(Objetivo)
Responde, según el fragmento sobre Bernard-Henry Lévy:
(a) ¿De qué nacionalidad es el filósofo y escritor del que trata?
(b) ¿En qué ciudad y en qué década tuvo lugar la "invención" de BHL?
(c) ¿En qué programa se enfrentó BHL a Santiago Carrillo?

Todo discurso ideológico necesita iconos de carne y hueso. El discurso de los poderes hegemónicos ha tenido durante casi tres décadas a uno de sus más fotogénicos paladines en la persona de un filósofo y escritor francés: Bernard-Henry Lévy (“BHL”, nombre de marca).
 
La “invención” de BHL tuvo lugar en París en los años setenta, cuando la industria del prêt-à-porter intelectual facturó una corriente de pensamiento bautizada como los “nuevos filósofos”, con BHL como figura de proa. Hace ya muchos años este perejil de todas las salsas mediático-bienpensantes ganó en España cierta notoriedad, cuando pasó por los platós del recordado programa de José Luis Balbín “La Clave”, y con el desparpajo de sus veintitantos años le propinó una espectacular somanta dialéctica a un desprevenido Santiago Carrillo (por aquel entonces intocable rey del mambo de la Transición), de la que el líder comunista salió tambaleando y pidiendo árnica. Y es que la fuerza original de los “nuevos filósofos” consistía en la denuncia radical del carácter totalitario y criminal de los regímenes comunistas. Algo para lo que tampoco había que ser un genio, pero que, dicho en aquel entonces por un grupo de “jóvenes airados” de la izquierda, podía tener su gracia.

(Filas)

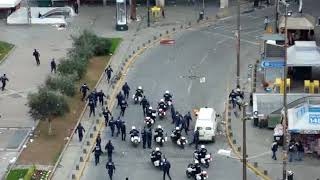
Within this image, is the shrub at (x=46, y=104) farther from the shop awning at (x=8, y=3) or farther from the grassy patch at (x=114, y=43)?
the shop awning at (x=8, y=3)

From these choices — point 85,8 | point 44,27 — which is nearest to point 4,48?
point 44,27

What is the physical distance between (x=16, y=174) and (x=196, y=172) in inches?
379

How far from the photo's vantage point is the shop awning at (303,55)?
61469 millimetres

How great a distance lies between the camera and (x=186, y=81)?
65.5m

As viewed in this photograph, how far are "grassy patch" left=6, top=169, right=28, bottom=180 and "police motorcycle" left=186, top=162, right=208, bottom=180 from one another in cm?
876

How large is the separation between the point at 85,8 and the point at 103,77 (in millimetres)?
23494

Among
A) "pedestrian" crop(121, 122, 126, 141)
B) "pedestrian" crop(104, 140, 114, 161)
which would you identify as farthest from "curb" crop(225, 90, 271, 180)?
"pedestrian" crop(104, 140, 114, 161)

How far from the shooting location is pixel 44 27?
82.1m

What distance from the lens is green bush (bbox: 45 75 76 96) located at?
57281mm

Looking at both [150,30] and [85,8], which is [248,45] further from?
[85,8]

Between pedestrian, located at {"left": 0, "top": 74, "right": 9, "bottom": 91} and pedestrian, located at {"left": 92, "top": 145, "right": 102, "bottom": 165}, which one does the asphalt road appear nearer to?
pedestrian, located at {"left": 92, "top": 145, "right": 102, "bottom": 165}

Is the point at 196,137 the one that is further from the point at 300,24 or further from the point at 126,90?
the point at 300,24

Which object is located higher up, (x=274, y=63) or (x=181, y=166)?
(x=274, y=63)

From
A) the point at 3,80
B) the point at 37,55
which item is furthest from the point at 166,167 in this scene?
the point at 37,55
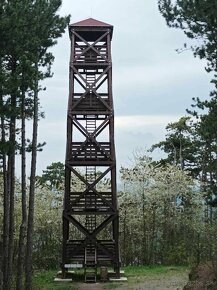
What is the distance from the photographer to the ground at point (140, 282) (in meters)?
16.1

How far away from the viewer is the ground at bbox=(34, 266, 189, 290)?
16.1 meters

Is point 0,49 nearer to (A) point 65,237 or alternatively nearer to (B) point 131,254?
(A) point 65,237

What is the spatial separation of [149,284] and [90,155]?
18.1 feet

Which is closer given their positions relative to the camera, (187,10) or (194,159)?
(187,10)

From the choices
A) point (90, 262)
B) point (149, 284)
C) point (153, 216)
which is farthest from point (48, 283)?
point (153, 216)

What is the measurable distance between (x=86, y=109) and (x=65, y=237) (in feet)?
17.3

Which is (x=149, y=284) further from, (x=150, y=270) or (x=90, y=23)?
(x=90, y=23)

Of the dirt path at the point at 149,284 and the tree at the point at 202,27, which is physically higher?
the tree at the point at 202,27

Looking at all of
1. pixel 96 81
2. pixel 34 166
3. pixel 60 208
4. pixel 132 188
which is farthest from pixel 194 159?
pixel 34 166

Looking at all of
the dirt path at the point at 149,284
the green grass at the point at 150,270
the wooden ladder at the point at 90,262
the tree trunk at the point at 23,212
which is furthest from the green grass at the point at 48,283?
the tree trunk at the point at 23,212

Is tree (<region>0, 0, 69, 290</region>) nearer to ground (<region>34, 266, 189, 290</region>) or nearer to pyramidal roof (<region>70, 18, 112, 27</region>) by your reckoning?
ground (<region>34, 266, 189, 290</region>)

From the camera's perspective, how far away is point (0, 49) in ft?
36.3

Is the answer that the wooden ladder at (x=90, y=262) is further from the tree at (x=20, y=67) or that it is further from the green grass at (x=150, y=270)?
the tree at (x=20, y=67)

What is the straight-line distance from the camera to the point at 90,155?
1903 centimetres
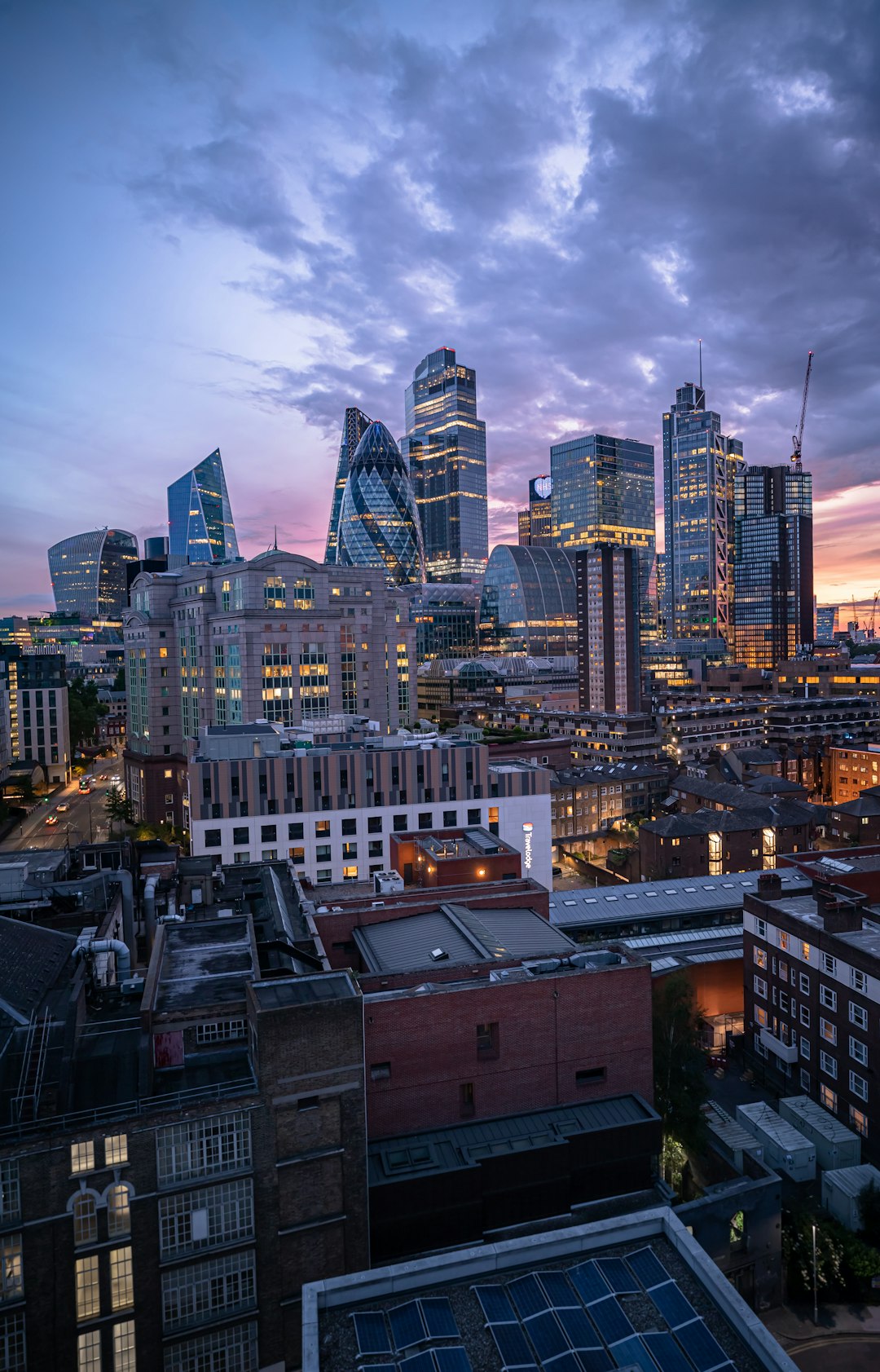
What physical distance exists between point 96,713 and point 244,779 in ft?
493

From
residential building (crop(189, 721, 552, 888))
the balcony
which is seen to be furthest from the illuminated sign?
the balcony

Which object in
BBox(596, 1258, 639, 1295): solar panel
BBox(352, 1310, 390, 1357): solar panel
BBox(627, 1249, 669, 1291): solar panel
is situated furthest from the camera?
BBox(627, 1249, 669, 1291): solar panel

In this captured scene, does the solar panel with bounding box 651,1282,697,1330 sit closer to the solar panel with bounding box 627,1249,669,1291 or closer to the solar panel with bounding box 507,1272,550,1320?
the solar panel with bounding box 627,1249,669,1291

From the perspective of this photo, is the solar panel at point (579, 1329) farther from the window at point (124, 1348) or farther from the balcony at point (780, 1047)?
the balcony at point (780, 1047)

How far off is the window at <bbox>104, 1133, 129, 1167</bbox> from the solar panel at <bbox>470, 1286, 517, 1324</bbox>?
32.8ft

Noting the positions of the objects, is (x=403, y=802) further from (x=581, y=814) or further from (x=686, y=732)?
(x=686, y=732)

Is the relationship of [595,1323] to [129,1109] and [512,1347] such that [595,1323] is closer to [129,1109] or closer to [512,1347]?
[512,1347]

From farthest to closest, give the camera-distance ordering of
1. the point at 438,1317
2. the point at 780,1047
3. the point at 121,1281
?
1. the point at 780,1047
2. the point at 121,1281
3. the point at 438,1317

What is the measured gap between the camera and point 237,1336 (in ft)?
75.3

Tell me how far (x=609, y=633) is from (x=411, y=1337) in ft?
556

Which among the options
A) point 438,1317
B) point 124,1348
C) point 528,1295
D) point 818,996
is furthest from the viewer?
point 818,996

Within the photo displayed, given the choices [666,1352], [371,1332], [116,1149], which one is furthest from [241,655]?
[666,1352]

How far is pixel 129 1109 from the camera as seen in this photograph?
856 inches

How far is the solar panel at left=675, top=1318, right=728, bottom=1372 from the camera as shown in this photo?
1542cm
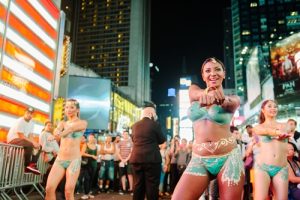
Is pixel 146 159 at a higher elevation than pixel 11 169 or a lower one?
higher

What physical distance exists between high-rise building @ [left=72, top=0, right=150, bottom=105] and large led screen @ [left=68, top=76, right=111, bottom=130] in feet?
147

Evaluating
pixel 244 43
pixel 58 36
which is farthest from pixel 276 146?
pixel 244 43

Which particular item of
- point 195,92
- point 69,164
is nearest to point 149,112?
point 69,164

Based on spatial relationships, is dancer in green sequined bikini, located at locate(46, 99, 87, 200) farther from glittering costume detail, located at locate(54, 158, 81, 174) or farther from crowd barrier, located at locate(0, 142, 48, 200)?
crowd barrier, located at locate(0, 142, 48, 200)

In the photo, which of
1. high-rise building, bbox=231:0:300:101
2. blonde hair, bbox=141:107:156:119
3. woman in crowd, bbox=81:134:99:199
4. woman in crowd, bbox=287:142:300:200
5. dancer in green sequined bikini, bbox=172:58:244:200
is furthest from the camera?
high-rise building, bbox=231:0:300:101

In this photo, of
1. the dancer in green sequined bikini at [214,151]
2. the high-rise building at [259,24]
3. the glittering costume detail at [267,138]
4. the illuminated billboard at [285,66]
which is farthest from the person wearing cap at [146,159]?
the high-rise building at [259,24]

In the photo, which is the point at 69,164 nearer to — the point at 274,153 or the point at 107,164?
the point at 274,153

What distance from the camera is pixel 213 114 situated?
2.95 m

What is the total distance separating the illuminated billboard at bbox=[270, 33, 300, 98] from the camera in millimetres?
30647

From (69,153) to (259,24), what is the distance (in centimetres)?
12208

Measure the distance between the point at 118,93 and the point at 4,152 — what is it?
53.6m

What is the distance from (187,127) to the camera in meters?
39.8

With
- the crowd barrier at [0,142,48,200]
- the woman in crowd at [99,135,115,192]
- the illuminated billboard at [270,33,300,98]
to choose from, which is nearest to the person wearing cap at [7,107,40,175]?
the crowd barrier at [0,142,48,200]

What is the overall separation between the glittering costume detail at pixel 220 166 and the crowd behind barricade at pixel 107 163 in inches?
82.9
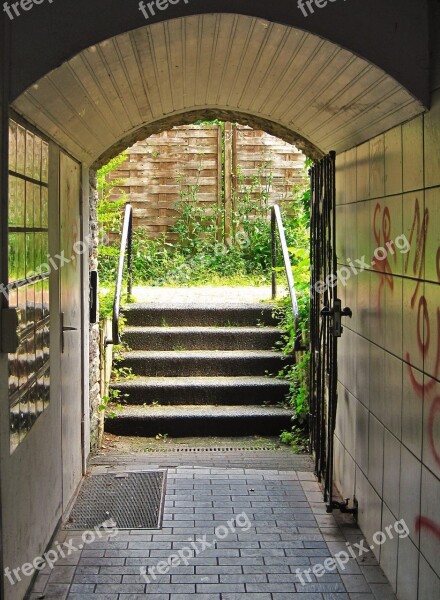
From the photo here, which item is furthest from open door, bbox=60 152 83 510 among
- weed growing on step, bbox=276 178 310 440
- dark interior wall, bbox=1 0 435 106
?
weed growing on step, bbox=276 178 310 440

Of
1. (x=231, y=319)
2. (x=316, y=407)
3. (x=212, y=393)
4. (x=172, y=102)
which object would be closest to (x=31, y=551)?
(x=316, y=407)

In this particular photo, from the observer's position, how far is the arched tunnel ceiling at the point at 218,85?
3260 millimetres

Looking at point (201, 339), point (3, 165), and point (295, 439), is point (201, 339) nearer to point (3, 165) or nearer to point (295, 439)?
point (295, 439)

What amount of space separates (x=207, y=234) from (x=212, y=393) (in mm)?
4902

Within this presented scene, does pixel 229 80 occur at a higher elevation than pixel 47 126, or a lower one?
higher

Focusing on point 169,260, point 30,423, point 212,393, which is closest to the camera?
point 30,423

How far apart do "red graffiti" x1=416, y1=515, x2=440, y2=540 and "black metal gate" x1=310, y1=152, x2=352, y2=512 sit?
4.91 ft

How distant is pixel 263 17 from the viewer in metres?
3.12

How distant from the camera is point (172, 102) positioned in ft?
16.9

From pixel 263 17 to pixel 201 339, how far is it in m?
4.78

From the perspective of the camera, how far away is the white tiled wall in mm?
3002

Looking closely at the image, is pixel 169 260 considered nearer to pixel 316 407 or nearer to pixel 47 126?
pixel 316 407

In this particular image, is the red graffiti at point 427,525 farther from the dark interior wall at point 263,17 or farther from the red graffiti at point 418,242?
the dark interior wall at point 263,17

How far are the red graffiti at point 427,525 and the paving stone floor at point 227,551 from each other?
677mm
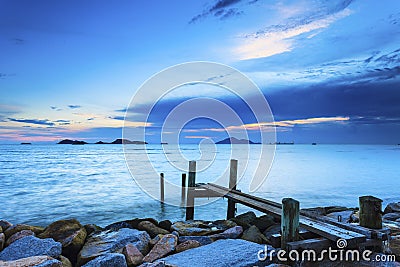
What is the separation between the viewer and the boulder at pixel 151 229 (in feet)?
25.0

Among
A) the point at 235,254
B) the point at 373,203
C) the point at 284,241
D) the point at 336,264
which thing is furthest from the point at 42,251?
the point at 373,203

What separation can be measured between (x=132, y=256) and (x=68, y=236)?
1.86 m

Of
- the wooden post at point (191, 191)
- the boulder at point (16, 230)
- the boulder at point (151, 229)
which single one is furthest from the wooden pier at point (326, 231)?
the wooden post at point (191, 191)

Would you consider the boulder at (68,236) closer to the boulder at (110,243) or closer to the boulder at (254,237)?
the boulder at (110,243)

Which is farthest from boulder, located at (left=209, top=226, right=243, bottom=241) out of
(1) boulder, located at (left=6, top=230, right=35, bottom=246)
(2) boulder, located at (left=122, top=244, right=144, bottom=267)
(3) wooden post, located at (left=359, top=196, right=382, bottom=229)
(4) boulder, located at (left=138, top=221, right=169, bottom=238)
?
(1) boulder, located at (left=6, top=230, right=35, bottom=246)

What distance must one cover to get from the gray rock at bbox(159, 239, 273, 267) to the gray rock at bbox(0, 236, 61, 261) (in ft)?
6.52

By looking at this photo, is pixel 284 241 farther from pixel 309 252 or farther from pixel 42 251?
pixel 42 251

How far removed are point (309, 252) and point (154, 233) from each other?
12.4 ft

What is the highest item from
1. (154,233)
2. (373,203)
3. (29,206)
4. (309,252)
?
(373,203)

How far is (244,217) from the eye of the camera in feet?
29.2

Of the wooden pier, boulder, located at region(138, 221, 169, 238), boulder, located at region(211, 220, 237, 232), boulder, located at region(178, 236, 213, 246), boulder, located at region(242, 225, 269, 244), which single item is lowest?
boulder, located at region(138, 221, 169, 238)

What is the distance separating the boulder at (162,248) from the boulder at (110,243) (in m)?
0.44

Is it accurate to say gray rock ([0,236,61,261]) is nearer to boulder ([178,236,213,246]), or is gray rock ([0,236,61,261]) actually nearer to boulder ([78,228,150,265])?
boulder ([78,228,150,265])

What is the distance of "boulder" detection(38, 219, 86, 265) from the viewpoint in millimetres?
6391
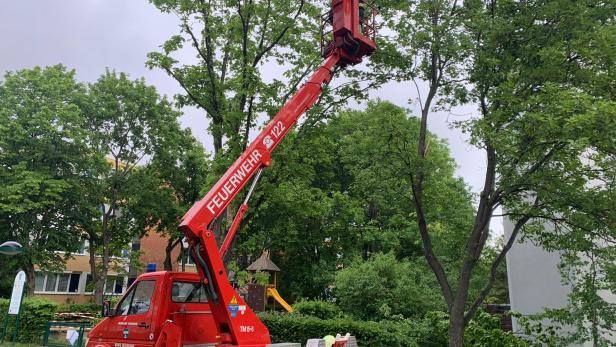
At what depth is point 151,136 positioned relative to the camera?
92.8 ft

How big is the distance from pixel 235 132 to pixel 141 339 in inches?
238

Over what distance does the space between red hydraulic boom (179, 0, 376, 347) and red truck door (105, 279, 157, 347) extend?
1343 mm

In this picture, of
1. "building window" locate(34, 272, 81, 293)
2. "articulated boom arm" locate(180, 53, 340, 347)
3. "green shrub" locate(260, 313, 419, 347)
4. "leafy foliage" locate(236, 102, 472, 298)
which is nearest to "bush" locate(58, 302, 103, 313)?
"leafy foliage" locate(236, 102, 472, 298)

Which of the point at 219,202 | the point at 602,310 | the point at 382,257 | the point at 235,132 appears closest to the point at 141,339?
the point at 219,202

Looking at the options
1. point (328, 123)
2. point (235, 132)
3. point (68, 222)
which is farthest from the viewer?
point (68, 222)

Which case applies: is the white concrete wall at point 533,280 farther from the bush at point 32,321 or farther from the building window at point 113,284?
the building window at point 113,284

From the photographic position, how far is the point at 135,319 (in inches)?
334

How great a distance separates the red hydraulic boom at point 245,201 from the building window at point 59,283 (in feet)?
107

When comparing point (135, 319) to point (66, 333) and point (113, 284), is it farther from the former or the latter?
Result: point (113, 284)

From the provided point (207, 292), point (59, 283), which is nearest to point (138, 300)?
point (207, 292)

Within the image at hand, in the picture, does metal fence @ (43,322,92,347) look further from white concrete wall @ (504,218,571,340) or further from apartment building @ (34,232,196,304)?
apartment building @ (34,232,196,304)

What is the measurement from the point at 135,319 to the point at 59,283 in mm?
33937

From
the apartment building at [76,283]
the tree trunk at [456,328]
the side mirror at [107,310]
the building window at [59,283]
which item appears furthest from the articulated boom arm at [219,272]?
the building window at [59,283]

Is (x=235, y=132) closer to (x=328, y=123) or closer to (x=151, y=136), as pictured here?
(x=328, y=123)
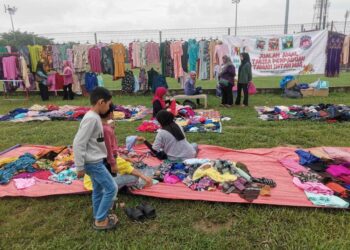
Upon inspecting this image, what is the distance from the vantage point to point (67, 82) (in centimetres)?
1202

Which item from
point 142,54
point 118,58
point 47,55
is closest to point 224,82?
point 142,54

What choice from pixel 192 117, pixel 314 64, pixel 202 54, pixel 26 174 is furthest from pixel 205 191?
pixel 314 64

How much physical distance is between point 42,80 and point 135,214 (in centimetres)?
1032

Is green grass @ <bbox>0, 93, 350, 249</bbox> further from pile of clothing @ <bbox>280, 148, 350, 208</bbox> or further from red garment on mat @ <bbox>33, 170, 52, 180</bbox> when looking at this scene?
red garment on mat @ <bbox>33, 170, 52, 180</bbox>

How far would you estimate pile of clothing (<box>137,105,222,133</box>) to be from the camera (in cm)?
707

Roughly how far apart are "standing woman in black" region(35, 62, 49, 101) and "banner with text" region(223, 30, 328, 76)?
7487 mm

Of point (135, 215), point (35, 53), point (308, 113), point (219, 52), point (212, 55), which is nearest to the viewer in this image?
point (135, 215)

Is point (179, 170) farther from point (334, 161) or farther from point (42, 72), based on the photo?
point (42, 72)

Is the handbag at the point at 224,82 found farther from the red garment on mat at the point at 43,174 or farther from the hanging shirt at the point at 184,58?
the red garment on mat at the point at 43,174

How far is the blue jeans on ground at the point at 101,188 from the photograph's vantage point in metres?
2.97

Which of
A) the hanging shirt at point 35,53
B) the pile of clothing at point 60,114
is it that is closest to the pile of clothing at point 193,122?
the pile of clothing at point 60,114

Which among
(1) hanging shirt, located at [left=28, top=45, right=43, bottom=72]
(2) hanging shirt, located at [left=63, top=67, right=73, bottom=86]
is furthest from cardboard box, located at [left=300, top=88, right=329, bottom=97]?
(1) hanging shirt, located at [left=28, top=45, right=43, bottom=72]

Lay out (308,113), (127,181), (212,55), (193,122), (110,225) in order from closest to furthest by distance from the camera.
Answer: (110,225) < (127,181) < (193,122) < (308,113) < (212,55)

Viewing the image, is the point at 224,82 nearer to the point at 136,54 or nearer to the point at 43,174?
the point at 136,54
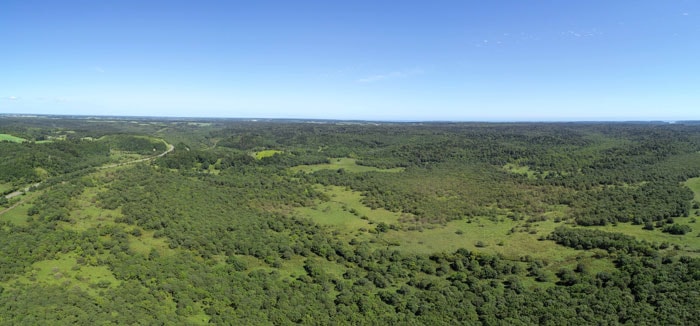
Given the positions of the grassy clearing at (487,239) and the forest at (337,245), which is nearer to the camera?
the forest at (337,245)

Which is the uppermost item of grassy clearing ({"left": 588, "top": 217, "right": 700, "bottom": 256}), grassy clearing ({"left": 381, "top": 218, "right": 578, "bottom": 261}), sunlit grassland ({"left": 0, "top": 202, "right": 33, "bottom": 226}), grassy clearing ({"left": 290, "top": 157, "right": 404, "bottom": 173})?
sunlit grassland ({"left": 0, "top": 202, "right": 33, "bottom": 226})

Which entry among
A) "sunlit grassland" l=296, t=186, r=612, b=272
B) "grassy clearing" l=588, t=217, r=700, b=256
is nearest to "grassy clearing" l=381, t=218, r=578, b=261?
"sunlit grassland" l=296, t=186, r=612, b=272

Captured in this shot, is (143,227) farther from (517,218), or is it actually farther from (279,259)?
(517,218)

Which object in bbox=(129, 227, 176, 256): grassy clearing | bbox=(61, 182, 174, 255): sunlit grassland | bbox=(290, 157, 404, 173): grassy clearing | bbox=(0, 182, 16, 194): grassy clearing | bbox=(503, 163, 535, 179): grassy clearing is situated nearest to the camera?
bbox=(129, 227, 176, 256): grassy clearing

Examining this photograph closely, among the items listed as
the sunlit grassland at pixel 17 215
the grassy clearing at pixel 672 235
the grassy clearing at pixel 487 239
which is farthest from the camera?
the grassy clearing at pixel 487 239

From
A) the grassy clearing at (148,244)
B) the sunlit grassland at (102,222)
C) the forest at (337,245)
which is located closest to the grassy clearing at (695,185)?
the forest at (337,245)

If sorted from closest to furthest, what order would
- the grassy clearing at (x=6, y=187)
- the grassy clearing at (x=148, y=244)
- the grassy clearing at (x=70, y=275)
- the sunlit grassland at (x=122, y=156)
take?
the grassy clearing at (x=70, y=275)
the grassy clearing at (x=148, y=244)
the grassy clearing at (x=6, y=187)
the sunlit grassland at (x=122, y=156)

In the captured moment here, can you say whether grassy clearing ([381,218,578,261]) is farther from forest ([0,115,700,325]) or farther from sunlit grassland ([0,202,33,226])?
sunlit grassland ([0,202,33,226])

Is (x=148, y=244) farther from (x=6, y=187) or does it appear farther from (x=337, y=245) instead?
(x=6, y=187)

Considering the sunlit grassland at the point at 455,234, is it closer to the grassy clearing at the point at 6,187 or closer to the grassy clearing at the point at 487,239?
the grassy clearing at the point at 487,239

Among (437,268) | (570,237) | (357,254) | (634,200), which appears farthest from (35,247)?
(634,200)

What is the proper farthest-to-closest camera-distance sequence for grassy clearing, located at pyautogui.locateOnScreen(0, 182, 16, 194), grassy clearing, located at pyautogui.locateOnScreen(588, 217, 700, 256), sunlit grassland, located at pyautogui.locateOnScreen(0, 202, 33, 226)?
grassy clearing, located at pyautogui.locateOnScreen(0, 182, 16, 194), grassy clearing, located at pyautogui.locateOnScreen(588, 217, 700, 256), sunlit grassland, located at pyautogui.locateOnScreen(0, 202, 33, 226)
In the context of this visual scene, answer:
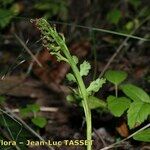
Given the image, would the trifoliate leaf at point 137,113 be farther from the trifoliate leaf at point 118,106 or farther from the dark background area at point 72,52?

(Resultado del ejercicio)
(a) Francés.
(b) En París, en los años setenta.
(c) En "La Clave", el programa de José Luis Balbín.